Mindfulness is staying steady in the riptide of thoughts. Resting in the center of your experience, at a comfortable temperature of 72 degrees.

But King’s whole point was that we must act. It is our responsibility to change the things that must be changed.

If mindfulness is about staying still with whatever comes up, wouldn’t that make trying to change the world unmindful?

No, because we’re a thermostat. Sometimes, a comfortable 72 degrees isn’t what’s called for. We need to turn up the heat. We need to protest, march, strike. Throw ourselves in the gears of the system.

What’s unmindful—or unwise—is trying to do it all by ourselves. We’re like a teenager complaining about the temperature but lacking the money to pay the heating bill.

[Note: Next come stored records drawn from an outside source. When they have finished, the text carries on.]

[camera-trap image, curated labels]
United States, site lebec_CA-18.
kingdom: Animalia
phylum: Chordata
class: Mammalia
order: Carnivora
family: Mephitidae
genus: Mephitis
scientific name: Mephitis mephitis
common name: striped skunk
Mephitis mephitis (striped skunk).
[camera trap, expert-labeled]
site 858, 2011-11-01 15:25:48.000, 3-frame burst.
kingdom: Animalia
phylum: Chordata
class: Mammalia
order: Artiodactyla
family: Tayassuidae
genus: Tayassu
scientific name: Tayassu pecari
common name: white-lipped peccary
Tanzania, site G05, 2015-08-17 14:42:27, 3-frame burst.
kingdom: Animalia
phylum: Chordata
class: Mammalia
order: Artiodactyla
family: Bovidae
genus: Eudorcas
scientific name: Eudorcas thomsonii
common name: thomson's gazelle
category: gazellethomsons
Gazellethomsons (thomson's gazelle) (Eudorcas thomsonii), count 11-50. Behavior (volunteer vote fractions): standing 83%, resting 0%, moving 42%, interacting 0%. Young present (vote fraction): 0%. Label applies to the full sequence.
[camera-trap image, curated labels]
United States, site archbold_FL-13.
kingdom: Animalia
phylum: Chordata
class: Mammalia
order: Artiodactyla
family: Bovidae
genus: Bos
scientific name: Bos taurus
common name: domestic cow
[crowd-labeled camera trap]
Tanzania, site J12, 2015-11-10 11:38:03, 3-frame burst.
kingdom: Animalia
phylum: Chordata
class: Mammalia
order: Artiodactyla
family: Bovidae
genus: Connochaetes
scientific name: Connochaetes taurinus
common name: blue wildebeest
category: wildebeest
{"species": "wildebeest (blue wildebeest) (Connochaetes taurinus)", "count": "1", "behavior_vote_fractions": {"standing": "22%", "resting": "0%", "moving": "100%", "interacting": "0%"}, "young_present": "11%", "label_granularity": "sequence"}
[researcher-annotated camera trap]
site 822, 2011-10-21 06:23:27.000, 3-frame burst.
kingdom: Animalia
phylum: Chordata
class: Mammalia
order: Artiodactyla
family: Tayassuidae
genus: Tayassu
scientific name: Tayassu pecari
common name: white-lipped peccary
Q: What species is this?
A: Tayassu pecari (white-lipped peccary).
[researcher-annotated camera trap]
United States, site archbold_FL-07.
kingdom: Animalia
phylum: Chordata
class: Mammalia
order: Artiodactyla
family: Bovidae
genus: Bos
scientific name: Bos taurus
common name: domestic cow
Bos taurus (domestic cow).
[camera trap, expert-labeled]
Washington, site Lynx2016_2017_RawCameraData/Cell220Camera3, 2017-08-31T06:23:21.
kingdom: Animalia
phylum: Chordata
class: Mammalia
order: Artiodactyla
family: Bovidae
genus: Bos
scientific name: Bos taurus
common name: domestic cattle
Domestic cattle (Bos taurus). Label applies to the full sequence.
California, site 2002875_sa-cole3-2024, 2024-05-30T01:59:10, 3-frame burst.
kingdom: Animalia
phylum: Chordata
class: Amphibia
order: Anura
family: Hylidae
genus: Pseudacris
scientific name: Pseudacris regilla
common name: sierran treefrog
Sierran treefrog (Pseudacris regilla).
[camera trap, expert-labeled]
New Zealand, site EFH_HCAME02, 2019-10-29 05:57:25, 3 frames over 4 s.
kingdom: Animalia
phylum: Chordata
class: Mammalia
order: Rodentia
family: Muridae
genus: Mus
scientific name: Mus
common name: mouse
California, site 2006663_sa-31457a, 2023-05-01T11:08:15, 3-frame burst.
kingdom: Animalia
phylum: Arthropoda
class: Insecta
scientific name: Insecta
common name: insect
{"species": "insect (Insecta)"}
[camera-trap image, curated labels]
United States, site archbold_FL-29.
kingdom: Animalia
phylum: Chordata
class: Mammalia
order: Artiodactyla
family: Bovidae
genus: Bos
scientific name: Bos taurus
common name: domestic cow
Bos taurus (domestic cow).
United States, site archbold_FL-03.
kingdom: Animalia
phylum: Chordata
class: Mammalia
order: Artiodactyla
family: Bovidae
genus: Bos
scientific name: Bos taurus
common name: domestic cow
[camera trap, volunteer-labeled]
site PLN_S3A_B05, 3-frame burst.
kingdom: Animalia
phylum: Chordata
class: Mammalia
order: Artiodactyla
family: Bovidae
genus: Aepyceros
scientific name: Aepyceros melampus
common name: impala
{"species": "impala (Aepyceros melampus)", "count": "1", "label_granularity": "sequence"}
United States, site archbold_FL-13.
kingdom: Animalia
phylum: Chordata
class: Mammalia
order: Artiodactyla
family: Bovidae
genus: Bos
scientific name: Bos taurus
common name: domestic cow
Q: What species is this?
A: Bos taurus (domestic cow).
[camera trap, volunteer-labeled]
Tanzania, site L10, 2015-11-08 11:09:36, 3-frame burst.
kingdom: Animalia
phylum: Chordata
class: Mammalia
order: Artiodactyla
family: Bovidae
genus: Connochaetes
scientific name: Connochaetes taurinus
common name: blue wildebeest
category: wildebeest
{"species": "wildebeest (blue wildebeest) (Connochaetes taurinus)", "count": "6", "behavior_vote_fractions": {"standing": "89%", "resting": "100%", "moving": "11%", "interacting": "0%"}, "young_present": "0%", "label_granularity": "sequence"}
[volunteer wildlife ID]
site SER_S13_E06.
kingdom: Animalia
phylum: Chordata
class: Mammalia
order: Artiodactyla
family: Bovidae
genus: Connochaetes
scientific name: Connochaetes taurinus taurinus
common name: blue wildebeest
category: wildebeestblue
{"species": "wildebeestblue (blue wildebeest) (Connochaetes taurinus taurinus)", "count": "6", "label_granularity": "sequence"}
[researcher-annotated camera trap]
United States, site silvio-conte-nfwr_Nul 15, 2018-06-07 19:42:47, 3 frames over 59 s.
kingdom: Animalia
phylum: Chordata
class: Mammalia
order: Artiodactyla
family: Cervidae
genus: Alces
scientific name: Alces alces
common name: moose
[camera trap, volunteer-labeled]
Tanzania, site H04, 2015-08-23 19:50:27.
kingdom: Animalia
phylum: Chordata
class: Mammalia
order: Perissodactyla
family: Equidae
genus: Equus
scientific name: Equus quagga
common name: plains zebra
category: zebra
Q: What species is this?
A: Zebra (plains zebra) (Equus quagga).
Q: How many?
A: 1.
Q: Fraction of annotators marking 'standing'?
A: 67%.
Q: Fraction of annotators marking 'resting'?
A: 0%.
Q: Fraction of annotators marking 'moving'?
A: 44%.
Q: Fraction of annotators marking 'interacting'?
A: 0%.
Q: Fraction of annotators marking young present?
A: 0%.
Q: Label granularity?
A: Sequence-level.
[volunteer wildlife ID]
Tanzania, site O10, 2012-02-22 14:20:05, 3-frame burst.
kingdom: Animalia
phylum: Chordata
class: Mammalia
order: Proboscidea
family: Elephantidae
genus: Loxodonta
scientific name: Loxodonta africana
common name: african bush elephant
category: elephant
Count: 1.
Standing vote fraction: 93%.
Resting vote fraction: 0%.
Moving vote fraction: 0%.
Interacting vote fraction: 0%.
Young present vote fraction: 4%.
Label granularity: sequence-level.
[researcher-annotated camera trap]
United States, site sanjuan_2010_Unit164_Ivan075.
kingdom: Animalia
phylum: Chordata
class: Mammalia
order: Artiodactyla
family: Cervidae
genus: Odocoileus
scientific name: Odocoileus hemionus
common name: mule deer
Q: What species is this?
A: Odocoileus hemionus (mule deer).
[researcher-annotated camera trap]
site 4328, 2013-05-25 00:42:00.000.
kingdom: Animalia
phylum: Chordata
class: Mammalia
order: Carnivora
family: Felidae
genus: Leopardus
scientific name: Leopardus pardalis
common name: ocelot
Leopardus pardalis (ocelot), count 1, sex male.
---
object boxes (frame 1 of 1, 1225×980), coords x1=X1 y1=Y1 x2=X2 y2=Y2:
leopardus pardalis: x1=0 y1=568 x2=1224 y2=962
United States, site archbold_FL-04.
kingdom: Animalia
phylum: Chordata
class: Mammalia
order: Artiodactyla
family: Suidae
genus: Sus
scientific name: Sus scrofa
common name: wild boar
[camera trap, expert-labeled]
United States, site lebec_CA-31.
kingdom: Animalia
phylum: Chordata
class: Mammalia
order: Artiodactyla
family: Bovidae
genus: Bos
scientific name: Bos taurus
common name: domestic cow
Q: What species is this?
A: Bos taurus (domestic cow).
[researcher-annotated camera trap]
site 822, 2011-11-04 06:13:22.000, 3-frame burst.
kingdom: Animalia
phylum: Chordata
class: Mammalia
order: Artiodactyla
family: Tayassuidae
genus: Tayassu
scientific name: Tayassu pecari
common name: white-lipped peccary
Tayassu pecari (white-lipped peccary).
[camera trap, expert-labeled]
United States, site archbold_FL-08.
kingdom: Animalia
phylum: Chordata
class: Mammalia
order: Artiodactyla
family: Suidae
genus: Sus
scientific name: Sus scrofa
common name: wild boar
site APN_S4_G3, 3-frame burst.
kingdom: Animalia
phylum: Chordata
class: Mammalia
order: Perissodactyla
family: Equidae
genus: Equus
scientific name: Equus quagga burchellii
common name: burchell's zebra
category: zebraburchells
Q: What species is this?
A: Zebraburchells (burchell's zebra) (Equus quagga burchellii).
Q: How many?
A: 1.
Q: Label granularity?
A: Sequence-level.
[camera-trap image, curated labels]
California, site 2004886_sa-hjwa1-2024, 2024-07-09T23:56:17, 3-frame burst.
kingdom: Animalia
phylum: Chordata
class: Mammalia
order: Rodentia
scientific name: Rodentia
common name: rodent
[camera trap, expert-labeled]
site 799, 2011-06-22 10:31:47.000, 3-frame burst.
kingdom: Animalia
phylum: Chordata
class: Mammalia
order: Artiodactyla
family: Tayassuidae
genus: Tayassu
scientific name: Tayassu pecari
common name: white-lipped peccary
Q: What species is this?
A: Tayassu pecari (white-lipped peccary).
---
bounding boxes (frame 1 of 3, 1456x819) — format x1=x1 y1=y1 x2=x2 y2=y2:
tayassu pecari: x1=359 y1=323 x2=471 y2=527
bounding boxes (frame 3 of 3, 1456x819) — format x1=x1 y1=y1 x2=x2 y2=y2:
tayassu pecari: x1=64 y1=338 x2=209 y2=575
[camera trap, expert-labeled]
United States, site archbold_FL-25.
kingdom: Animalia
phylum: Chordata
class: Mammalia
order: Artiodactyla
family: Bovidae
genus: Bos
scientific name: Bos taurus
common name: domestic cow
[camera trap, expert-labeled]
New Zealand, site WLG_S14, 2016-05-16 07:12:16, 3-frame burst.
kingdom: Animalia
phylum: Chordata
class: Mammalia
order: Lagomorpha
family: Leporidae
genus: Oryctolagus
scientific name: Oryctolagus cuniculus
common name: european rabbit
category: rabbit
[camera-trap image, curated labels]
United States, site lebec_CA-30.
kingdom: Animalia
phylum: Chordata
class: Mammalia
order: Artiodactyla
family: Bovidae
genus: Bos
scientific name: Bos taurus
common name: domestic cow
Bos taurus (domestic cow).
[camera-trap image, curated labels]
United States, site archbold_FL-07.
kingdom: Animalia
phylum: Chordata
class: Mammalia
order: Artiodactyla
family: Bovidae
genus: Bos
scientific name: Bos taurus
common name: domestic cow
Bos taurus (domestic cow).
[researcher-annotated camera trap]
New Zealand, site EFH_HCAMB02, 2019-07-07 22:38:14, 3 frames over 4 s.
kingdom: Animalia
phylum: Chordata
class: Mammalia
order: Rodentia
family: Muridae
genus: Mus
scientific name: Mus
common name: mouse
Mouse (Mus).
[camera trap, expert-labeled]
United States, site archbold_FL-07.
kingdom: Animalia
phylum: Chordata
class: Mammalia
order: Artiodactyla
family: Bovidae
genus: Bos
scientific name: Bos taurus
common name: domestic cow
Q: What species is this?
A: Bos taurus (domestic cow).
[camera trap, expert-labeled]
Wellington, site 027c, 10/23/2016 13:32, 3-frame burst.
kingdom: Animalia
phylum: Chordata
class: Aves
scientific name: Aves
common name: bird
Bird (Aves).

That’s a recipe for suffering. As Buddhism’s second noble truth says, suffering comes from grasping on to things we like and pushing away things we don’t like. Wanting to change things that can’t be changed.

Like a furnace in a house, we need resources to turn up the temperature. We need help. We need each other.

That’s what King meant by “a radical redistribution of political and economic power.”

I’m pretty sure you don’t have the wealth of Jeff Bezos or Donald Trump. The 1 percent can change the temperature themselves (and they literally are heating up the planet with their outsized consumption).

But we’re the 99 percent, everyone else. If we’re organized—our power—we can turn up the heat when it’s called for. If we can get past our differences—that were created by the 1 percent, like the concept of race—we can change this society.

I’ll let King have the last word:

Injustice anywhere is a threat to justice everywhere. We are caught in an inescapable network of mutuality, tied in a single garment of destiny. Whatever affects one directly, affects all indirectly.